Born in Berlin, Germany in 1978, Franziska Tanneberger is a peatland research scientist and since 2015 Director of the Greifswald Mire Centre (GMC). In her 2023 post-doctoral thesis, she explores biodiversity and ecosystem services of near-natural and rewetted fens in Central and Eastern Europe.
In 2022/23 Tanneberger was a member of the Leopoldina working group developing a statement on floodplains and peatlands, and in 2020/21 Chair of the Future Council of Mecklenburg-Western Pomerania (MWP) at the state chancellery of MWP. Since 2018 she has been a board member of the International Mire Conservation Group (IMCG) and the German Ornithologists’ Society (DO-G).
In August 2024, Franziska Tanneberger was honoured with the German Environmental Award from the German Federal Environmental Foundation (DBU).
Franziska Tanneberger was appointed to the German Council for Sustainable Development in January 2023.
Three questions for Dr Franziska Tanneberger
Let’s get to it: What does sustainability mean to you?
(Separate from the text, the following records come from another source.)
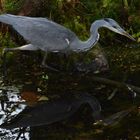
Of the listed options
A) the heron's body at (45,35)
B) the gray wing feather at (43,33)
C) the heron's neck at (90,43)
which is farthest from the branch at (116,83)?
the gray wing feather at (43,33)

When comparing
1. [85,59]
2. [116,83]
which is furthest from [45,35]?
[116,83]

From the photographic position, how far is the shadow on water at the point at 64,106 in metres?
6.09

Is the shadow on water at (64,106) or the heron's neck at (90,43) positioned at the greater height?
the heron's neck at (90,43)

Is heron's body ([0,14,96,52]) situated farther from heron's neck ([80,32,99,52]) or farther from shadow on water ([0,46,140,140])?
shadow on water ([0,46,140,140])

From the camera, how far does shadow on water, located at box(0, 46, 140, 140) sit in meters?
6.09

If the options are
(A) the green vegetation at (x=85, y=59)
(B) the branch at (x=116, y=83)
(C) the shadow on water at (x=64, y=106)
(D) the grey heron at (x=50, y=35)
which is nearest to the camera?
(C) the shadow on water at (x=64, y=106)

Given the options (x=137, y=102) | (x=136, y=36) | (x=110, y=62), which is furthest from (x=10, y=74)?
(x=136, y=36)

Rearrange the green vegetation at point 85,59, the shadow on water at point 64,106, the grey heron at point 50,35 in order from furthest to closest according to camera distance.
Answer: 1. the grey heron at point 50,35
2. the green vegetation at point 85,59
3. the shadow on water at point 64,106

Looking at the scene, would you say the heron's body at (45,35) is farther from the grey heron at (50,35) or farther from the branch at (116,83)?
the branch at (116,83)

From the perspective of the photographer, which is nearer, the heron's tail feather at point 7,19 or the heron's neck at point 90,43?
the heron's tail feather at point 7,19

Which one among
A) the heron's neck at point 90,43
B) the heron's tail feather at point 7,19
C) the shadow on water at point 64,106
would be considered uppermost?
the heron's tail feather at point 7,19

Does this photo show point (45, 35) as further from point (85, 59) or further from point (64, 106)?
point (64, 106)

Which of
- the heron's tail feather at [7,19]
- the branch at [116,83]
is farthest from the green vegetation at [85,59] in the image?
the heron's tail feather at [7,19]

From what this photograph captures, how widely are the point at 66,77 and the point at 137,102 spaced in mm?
1614
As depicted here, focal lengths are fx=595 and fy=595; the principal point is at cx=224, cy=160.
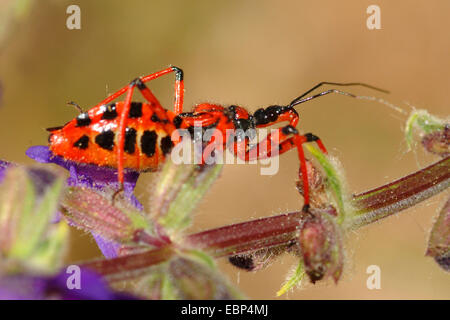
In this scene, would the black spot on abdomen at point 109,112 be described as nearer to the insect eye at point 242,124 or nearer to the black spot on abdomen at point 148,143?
the black spot on abdomen at point 148,143

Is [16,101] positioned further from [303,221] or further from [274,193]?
[303,221]

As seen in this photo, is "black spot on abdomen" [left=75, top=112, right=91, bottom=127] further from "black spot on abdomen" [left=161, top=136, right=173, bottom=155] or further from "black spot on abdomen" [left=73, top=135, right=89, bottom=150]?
"black spot on abdomen" [left=161, top=136, right=173, bottom=155]

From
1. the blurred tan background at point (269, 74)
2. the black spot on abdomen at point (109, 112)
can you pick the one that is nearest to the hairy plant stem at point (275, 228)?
the black spot on abdomen at point (109, 112)

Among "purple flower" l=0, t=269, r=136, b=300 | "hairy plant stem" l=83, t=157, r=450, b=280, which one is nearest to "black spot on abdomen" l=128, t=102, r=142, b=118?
"hairy plant stem" l=83, t=157, r=450, b=280

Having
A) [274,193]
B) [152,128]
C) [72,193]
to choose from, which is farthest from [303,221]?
[274,193]

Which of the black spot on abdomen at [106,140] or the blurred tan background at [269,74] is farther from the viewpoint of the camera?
the blurred tan background at [269,74]

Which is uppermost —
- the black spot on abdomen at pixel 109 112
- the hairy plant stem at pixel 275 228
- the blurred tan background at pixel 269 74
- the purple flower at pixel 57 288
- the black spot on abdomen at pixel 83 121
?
the blurred tan background at pixel 269 74
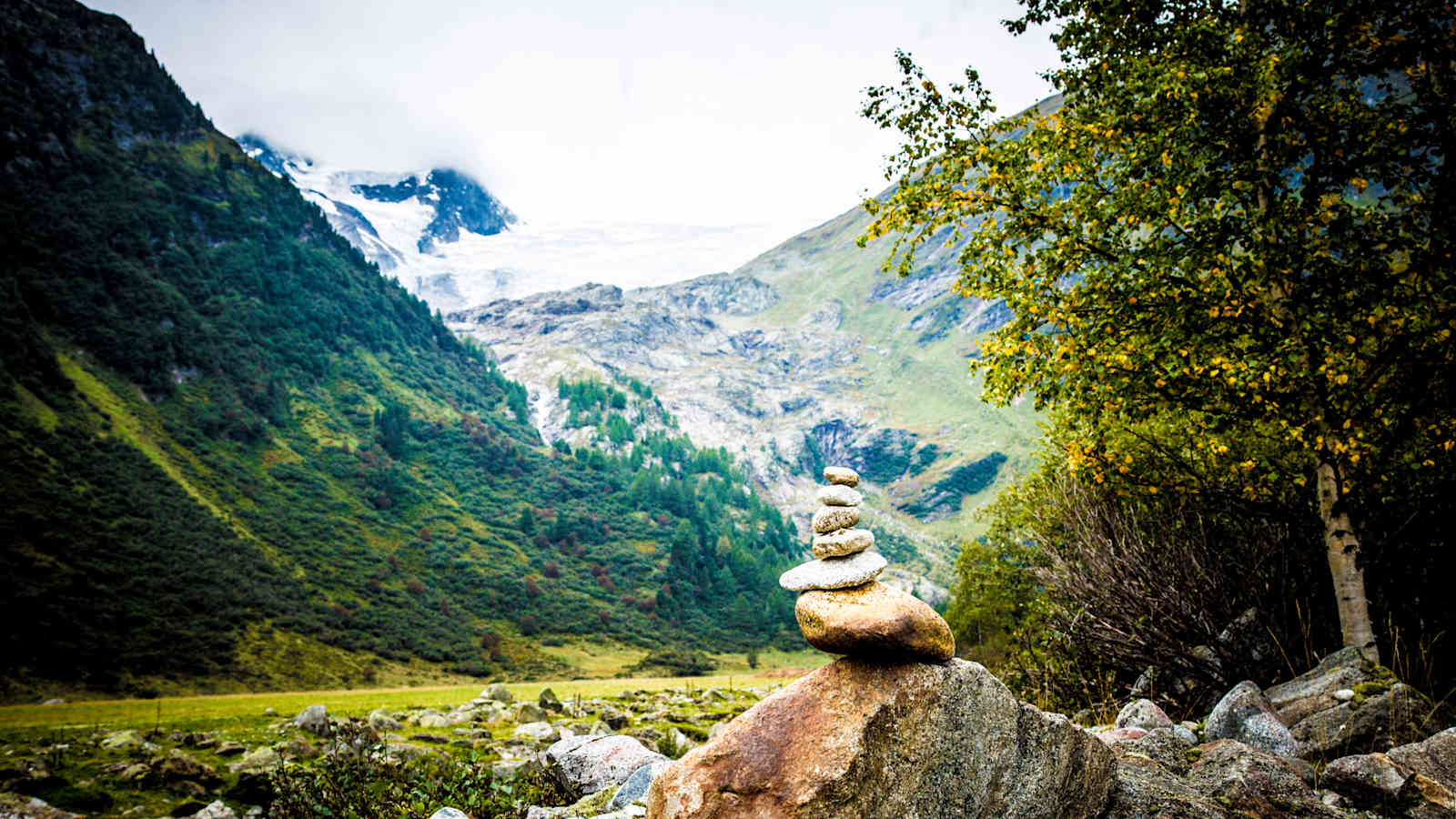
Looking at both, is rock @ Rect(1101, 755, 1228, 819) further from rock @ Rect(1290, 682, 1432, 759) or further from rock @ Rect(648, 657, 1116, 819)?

What do you associate with the term?
Dr Franziska Tanneberger: For me, a good way to conceptualise ‘sustainability’ is to consider the corresponding verb ‘to sustain’, meaning to strengthen or support someone or something… We need sustainability to support a lasting future on this planet. But it’s also something pretty abstract that we need to translate into everyday life in the real world.
What is your personal priority in your work as part of the Council for Sustainable Development?
In a council like the RNE, I see our work more as a joint learning process than primarily as a way to advance an individual agenda. In its current configuration, the RNE is an excellent platform to develop new ideas for implementing the universally recognised – but rarely applied – principle of thinking about and solving social, environmental and economic issues holistically. Particularly close to my own heart is looking to nature to learn how to protect the climate, namely how ecosystems like moors, forests or floodplains can help us achieve greenhouse gas neutrality and adapt to climate change. Germany was the very first country in the world to set a climate protection target back in 1990. Since then, however, the goal and the reality have drifted further and further apart, not least in the area of land use, where biodiversity conservation offers so much potential for synergies.
In the context of sustainability, what do you believe will pose the greatest challenge in the coming years?
Implementing sustainability in the real world.
Curriculum vitae
Dr Franziska Tanneberger detailed CV available to download (PDF, 110 KB)
Quote
“Sustainability – along with peaceful coexistence – is one of the greatest challenges facing us as human beings. Both always start with us and in small ways. And helps us see the big picture and our responsibility for all future generations.”